WHAT TO PRODUCE :: Extend the court opinion below on the estate of Donald B. Smith, starting right after its final sentence.

PAGE EXTRACT ::
============================================================

145 Colo. 406 359 P.2d 1020

No. 19,437.

In the Matter of the Estate of Donald B. Smith, Deceased, The United States of America v. Marvel L. Smith, Administratrix.

(359 P. [2d] 1020)

Decided February 6, 1961.

Rehearing denied February 27, 1961.

*407Mr. Donald G. Brotzman, United States Attorney for the District of Colorado, Mr. Charles M. Stoddard, Assistant, for plaintiff in error.

Mr. Stanley W. Prisner, for defendant in error.

En Banc.

Mr. Justice Moore

delivered the opinion of the Court.

We will refer to plaintiff in error as U. S. and to defendant in error as Mrs. Smith.

Donald B. Smith died intestate August 16, 1954, and Mrs. Smith, the surviving widow, was appointed administratrix, August 18, 1954. The principal assets of the estate were those tangible and intangible properties connected with a roofing business which decedent had operated under the name of “Dunrite Roofing Company.” At the time of decedent’s death the fiscal affairs of this business were in a chaotic state. At various times prior to the death of Mr. Smith the business had been con*408ducted at a substantial profit, but upon his death-there were numerous claims against the estate, some of which were unsecured and others were secured. The latter represented such a considerable portion of the total obligations that it was doubtful whether much would be available for the payment of claims of general creditors. The inventory filed by Mrs. Smith showed a gross value of assets in the amount of $42,379.61. Mrs. Smith was familiar with the business carried on by her husband during his lifetime. She applied to the probate court for authority to continue the operation of the business for a reasonable time to assist in liquidating it and ultimately closing the estate. The court approved, and no question is raised concerning the propriety of that order.

Mrs. Smith soon discovered that she could not continue the business without quickly acquiring some working capital. Under existing conditions it would have been impossible to secure it from the banks or other loaning agencies. Having received some substantial money from insurance payable to her following her husband’s death, she petitioned the court to permit her, as administratrix, to borrow for the estate the sum of $10,000.00 from herself individually. No notice of this application to borrow money was given to any person interested in the estate. The court authorized Mrs. Smith to make the loan, and on October 8, 1954, as administratrix she executed a note payable to herself individually for the sum of $10,000.00 with interest at the rate of 6% per annum. The $10,000.00 thus made available to the estate was placed in the business and for a time it appeared that some success was being achieved through her efforts to restore solvency to the operation. She discovered, however, that moneys had been received by the decedent in part payment for jobs which had not been started, and for which no materials had been secured. Finally the inevitable happened, the business collapsed and the estate wound up with insufficient assets to pay creditors, notwithstanding the $10,000.00 *409loaned by Mrs. Smith went into the business. In the meantime U. S. filed claims for taxes, for unpaid withholding taxes related to Social Security accounts of employees, and for damages for an alleged faulty or incomplete roofing job done by decedent at Lowry Air Force base in Denver.

Mrs. Smith claimed reimbursement for the moneys advanced by her, with interest at 6%, as an expense of administration, which, if allowed, would give her a preferred status as a creditor of the second class under pertinent statutes. U. S. objected to this classification. Following hearings to the court, in which considerable evidence was taken, the claim of Mrs. Smith was allowed as a claim of the second class and judgment entered accordingly. U. S. seeks review of that judgment by writ of error.

============================================================

LISTING ::

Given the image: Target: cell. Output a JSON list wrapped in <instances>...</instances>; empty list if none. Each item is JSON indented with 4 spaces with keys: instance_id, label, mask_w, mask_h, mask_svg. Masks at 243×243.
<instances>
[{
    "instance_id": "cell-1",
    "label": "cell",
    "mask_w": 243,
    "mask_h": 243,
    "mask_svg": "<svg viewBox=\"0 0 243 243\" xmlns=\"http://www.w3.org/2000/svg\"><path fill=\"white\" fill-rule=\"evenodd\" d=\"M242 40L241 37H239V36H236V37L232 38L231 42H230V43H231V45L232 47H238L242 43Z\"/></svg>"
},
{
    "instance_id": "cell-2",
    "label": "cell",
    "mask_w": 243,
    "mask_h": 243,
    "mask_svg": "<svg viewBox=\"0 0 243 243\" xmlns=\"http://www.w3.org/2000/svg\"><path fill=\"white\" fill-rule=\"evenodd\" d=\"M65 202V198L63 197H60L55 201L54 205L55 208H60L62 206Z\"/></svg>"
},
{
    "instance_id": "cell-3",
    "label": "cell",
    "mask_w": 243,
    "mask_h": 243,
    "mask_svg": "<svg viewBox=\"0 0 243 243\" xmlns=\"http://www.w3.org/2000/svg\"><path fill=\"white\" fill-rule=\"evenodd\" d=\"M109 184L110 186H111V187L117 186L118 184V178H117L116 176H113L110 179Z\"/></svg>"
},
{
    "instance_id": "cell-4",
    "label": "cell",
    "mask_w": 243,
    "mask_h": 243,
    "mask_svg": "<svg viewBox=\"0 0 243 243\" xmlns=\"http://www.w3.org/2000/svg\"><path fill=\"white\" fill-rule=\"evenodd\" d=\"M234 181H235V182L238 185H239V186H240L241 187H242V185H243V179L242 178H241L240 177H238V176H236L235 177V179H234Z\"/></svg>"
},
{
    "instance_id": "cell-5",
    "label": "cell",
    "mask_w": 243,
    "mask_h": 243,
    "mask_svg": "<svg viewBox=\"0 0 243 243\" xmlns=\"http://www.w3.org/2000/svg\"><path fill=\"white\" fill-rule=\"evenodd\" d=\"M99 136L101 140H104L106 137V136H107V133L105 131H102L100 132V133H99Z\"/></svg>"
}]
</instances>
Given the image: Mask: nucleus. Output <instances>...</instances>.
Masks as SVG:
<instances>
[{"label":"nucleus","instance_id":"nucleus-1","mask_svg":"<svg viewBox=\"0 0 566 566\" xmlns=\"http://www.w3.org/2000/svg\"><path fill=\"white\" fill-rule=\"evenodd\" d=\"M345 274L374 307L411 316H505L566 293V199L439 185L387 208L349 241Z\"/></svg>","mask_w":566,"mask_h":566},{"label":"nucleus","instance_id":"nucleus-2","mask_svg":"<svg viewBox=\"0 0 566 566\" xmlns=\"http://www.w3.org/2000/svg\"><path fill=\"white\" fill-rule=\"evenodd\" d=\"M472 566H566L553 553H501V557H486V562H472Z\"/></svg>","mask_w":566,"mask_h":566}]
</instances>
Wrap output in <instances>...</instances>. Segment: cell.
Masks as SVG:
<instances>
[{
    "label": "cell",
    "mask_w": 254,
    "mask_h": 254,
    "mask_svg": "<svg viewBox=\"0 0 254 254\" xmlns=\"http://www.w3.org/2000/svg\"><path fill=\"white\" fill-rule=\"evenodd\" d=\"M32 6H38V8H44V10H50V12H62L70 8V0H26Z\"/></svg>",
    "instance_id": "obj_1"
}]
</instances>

============================================================

WRITTEN ANSWER ::
As grounds for reversal it is argued that the court order authorizing the loan was void in that no notice was given as required by C.R.S. 1953, 152-10-34; that under the statute the only loan authorized is a short period loan for the purpose of liquidation, and that Mrs. Smith cannot claim a preferred status as a second class claimant because she continued to operate the business for a period in excess of a reasonable time, and for the purpose of speculating with the assets of the estate. The statute referred to provides, inter alia:

“If it shall appear to the court that the decedent was engaged * * * in any other business, and that it is to the best interests of the estate that such be continued for a reasonable time, to provide for a better opportunity of liquidation, the court may order such business continued * * * and if, in the continuation of such business, it is necessary for the personal representative to borrow money to continue such operations, the court may, upon notice to all persons in interest, order such borrowing.”

The trial court entered findings which included the following:

“That the financial structure of Dunrite Hoofing Co. *410was in jeopardy at the time of death, the decedent apparently having drained off funds from said business to the extent that there was no working capital and yet the firm had approximately six months’ work which it had committed itself to do.

“That the evidence presented at the instant hearing clearly shows the circumstances under which the $10,000.00 loan was authorized and made, to-wit: that on October 8, 1954, the estate was in need of immediate capital to endeavor to protect all of the parties involved.

“That it was to the best interest of the estate and all parties concerned that the business, Dunrite Roofing Co., be conducted by the administratrix after the death of the decedent, Donald B. Smith, and that the order to continue said business was properly entered and made.

“That it was to the best interest of the estate that the sum of $10,000.00 be borrowed, as it was, by the administratrix.

“That the same evidence as has been presented to the Court in this hearing, concerning the need for the $10,000.00 loan, must have been available to the visiting Judge, who, on October 8, 1954, authorized the loan of $10,000.00.”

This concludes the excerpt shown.